What is required ::
Transcribe the data that follows without changing a word, and omit the pictures.

Listed entries ::
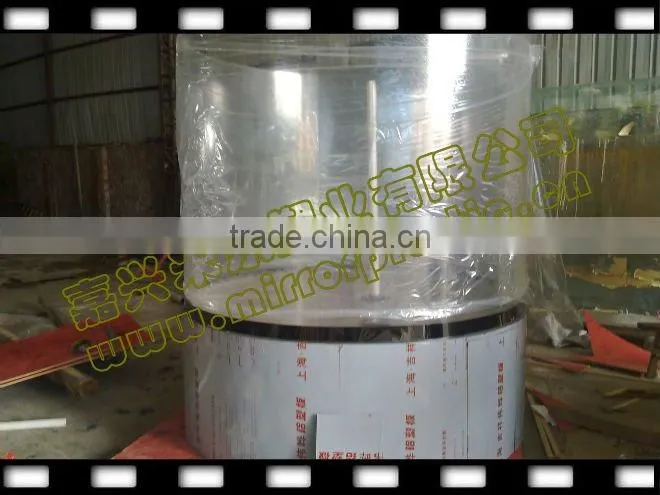 Large Clear Plastic Round New Material Aquariums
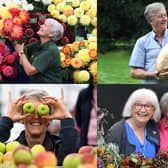 We take a look at 15 photos from a blooming fantastic weekend at Newby Hall for the Harrogate Autumn Flower Show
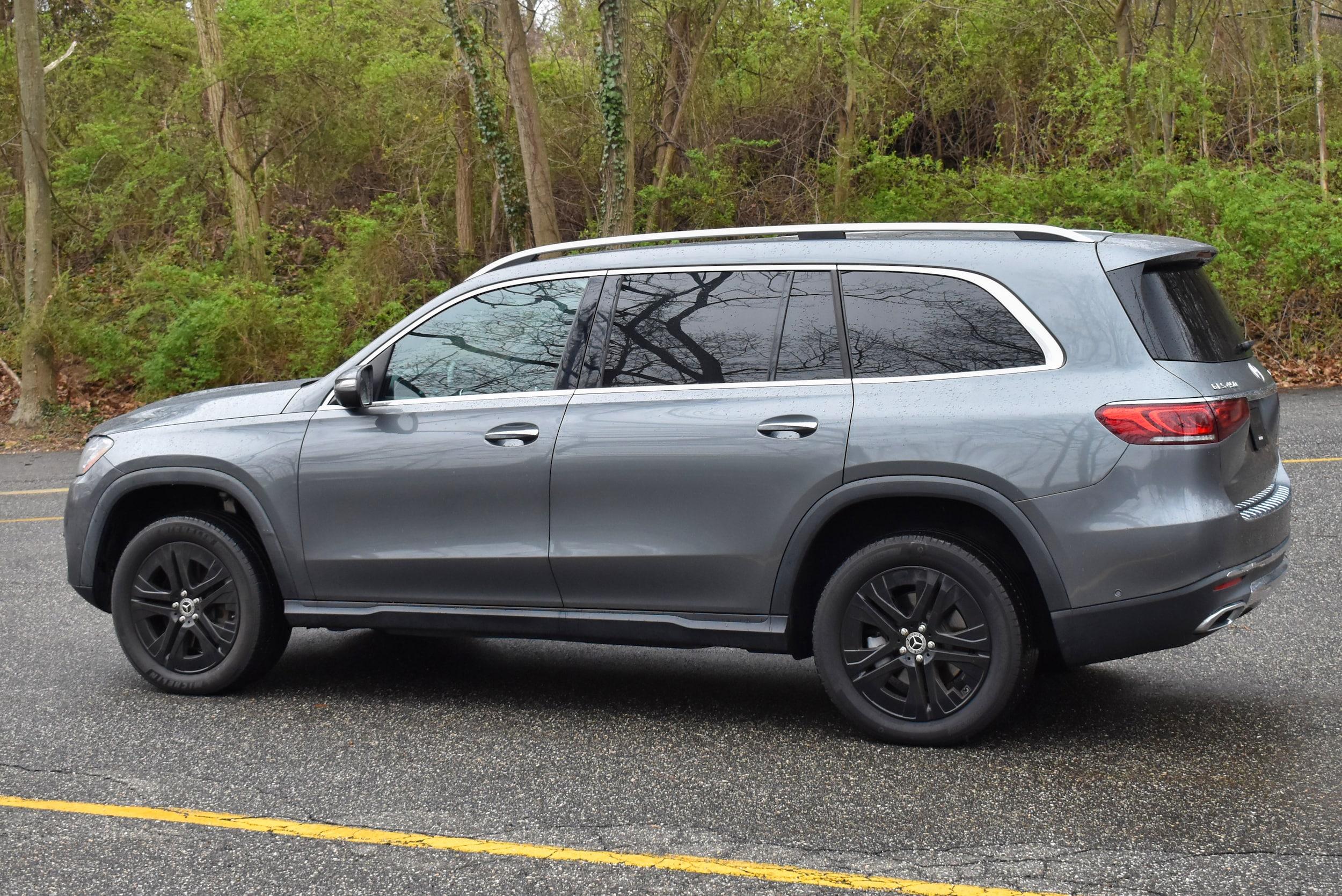 Thumbnail image of 2021 Mercedes-Benz GLS at Import Masters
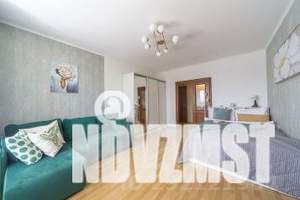 1-к квартира, посуточно, 45м2, 13/16 этаж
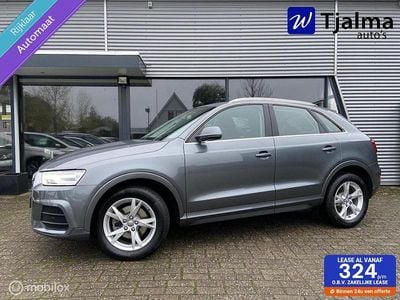 Grijs (metallic) Gebruikt 2016 Audi Q3 Sport SUV | € 19.747 (Eerlijke prijs)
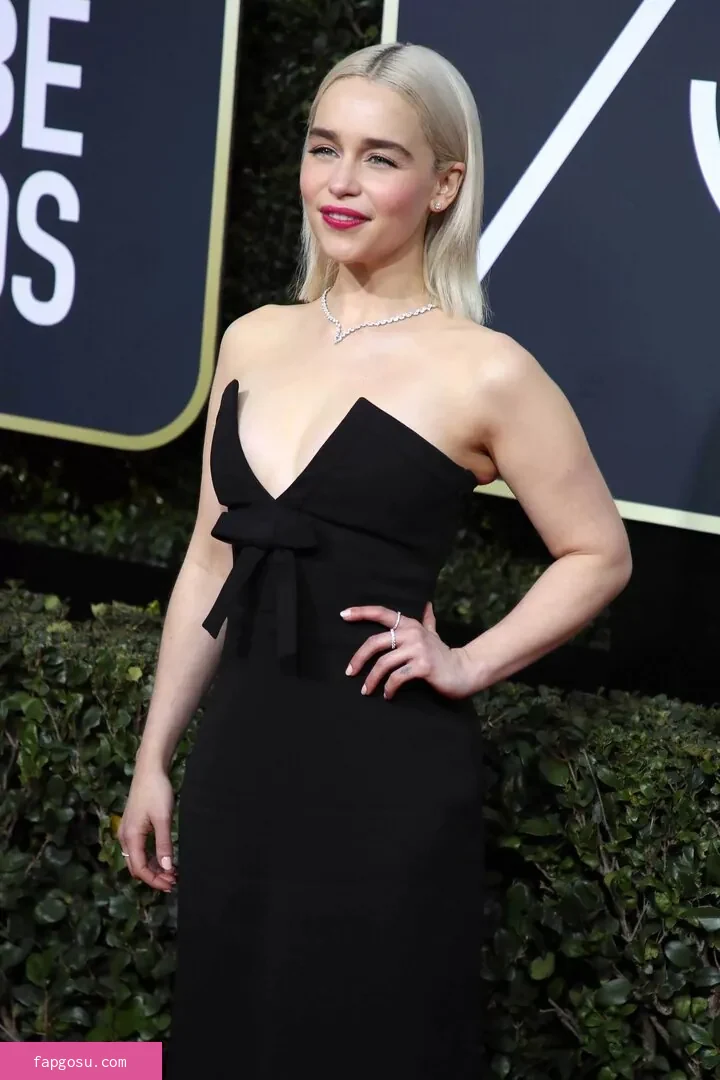 Emilia Clarke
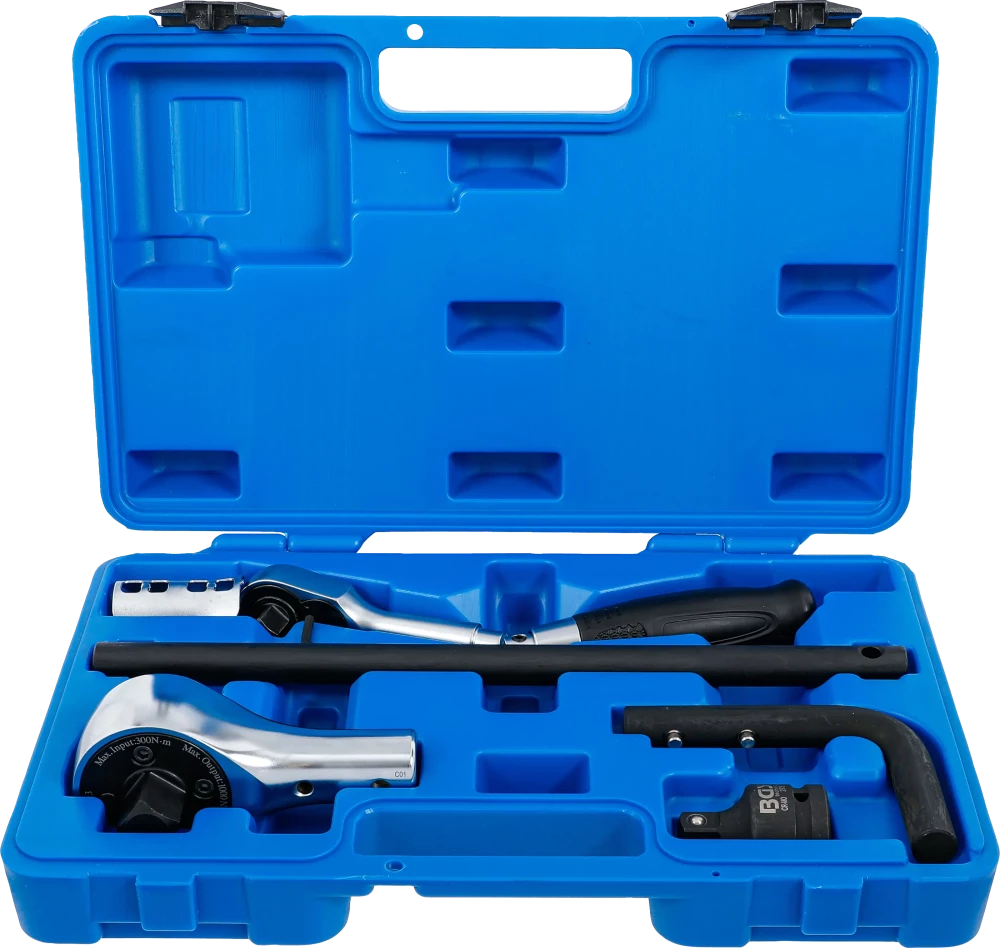 Conjunto multiplicadores de binário | 12,5 mm (1/2") + 20 mm (3/4") | 6 peças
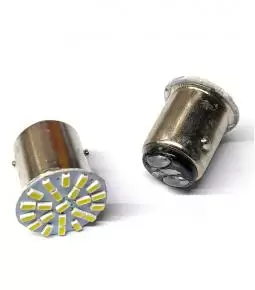 Led 2 Polos 22 LED SMD 2835 Blanco 12V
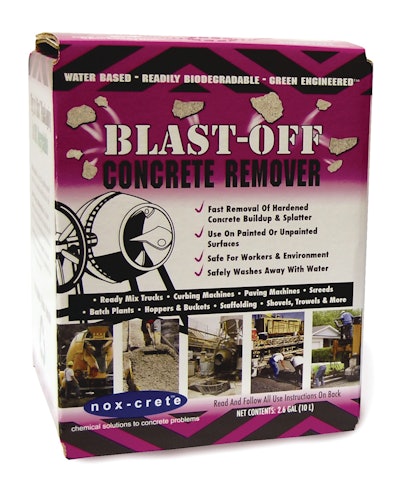 Blastoffconcreteremover 10081697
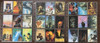 1993 Comic Images Adventures In Fantasy Complete Card Set (90) NM "A"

Answer for the task ::
 Large Clear Plastic Round New Material Aquariums
 We take a look at 15 photos from a blooming fantastic weekend at Newby Hall for the Harrogate Autumn Flower Show
 Thumbnail image of 2021 Mercedes-Benz GLS at Import Masters
 1-к квартира, посуточно, 45м2, 13/16 этаж
 Grijs (metallic) Gebruikt 2016 Audi Q3 Sport SUV | € 19.747 (Eerlijke prijs)
 Emilia Clarke
 Conjunto multiplicadores de binário | 12,5 mm (1/2") + 20 mm (3/4") | 6 peças
 Led 2 Polos 22 LED SMD 2835 Blanco 12V
 Blastoffconcreteremover 10081697
 1993 Comic Images Adventures In Fantasy Complete Card Set (90) NM "A"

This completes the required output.